Mettmanns Schullandschaft steht auf dem Prüfstand

Arbeitskreis Schullandschaft stellt drei mögliche Szenarien für Mettmann vor. Die Eltern sollen abstimmen.

Mettmanns Schullandschaft steht auf dem Prüfstand
Foto: Dietrich Janicki

Mettmann. Nachdem die Gründung einer Sekundarschule Anfang 2013 an den zu geringen Anmeldezahlen in Mettmann gescheitert ist und klar war, dass die Anne-Frank-Hauptschule in 2018 ausläuft, wurden die Fraktionen aufgeschreckt und gründeten den Arbeitskreis Schullandschaft. In ihm wird mit der Stadtschulpflegschaft seit drei Jahren darüber diskutiert, welche Möglichkeiten es gibt, den Elternwillen und den Bedarf unter einen Hut zu bekommen. Ab dem 10. Juni sollen die Eltern der Kinder von 0 bis 10 Jahren ihr Votum in einem Fragebogen abgeben. Jetzt stellten Gregor Neumann und Heike Förster, Vorsitzender und Sprecherin der Stadtschulpflegschaft, die Ergebnisse des Arbeitskreises vor 80 Zuhörern in der Neandertalhalle vor.

In Mettmann haben die Eltern derzeit die Wahl, sich zwischen zwei Gymnasien oder der Realschule als weiterführende Schule zu entscheiden. Kinder, die eine Hauptschule, eine Sekundarschule oder eine Gesamtschule besuchen wollen, müssen „auspendeln“. Also nach Erkrath, Wülfrath, Ratingen oder Heiligenhaus fahren. „Die Zahl der Auspendler“, so Neumann, „ist in den vergangenen Jahren gestiegen“. Sie liegt bei 15 bis 20 Prozent. Hier gelte es anzusetzen und diesem Trend entgegenzuwirken. Der Arbeitskreis hat drei Alternativen untersucht. 1. Alles bleibt so, wie es ist. 2. Bildung einer Gesamtschule. Die beiden Gymnasien bleiben zunächst dreizügig erhalten, die Gesamtschule wird mindestens vier-, besser fünfzügig. Die Realschule wird geschlossen. Möglicherweise, so Neumann, müsse ein Gymnasium langfristig dicht machen. 3. Gründung einer Sekundarschule. Auch hier müsste die Realschule auslaufen.

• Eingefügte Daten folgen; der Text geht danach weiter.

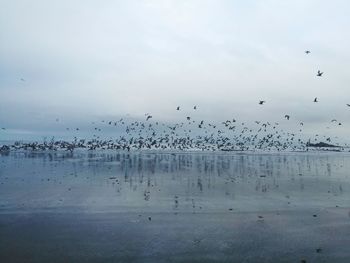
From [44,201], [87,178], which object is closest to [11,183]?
[87,178]

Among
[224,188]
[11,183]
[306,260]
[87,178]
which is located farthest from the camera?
[87,178]

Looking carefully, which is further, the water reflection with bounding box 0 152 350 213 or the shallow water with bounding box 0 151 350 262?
the water reflection with bounding box 0 152 350 213

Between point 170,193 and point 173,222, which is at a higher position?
point 170,193

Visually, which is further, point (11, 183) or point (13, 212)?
point (11, 183)

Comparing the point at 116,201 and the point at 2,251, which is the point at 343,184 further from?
the point at 2,251

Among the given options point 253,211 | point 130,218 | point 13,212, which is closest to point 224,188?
point 253,211

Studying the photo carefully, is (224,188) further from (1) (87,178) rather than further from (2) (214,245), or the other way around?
(2) (214,245)

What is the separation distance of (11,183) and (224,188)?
19457mm

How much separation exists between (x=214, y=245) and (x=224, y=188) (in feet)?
60.9

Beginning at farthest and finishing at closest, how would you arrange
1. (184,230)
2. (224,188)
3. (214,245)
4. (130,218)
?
(224,188) < (130,218) < (184,230) < (214,245)

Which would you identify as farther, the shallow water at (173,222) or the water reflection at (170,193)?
the water reflection at (170,193)

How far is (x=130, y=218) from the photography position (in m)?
24.1

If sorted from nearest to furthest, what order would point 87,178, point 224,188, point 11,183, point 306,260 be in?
point 306,260
point 224,188
point 11,183
point 87,178

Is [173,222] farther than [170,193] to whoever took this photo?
No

Die beiden Direktoren des KHG und des HHG, Rudolf Kirschner und Hanno Grannemann, sowie der stellvertretende Schulleiter der Carl-Fuhlrott-Realschule, Carsten Wallner, meldeten sich gestern zu Wort. Sie seien in die Diskussion und in den Arbeitskreis nicht eingebunden worden. „Offenbar spielte der fachliche Rat beim Arbeitskreis keine Rolle“, sagte Kirschner.

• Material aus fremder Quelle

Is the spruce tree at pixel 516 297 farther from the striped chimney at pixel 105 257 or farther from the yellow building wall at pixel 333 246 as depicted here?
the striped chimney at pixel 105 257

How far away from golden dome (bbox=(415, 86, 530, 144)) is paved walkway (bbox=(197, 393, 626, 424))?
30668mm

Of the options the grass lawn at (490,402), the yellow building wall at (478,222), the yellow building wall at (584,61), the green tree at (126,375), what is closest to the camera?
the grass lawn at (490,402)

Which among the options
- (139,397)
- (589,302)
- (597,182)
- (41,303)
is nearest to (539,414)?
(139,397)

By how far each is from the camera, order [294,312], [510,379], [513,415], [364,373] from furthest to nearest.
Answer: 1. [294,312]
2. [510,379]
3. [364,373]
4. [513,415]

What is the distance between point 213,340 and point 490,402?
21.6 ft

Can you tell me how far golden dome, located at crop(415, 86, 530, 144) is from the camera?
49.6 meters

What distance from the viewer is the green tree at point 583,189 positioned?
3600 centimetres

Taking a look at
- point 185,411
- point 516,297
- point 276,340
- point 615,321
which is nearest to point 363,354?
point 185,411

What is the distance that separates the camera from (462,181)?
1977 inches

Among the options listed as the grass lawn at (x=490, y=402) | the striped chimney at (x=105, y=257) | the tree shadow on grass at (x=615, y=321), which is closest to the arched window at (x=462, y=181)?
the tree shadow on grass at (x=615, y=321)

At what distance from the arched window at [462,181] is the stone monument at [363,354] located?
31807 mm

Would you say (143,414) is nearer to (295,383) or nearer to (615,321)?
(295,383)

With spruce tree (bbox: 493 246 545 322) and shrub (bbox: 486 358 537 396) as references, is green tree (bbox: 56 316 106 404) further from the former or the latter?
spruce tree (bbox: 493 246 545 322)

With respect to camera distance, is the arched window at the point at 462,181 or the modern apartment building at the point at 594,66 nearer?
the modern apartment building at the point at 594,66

Beide Gymnasien und die Realschule würden gut angenommen, betonte Grannemann. Sollte noch eine Gesamtschule gegründet werden, reiche die Schülerzahl auf Dauer für drei Oberstufen nicht aus. „Mettmann hat ein Luxusproblem“, so Grannemann. Er vermutet, dass die Diskussion politisch motiviert sei und auf dem Rücken der Eltern ausgetragen werde.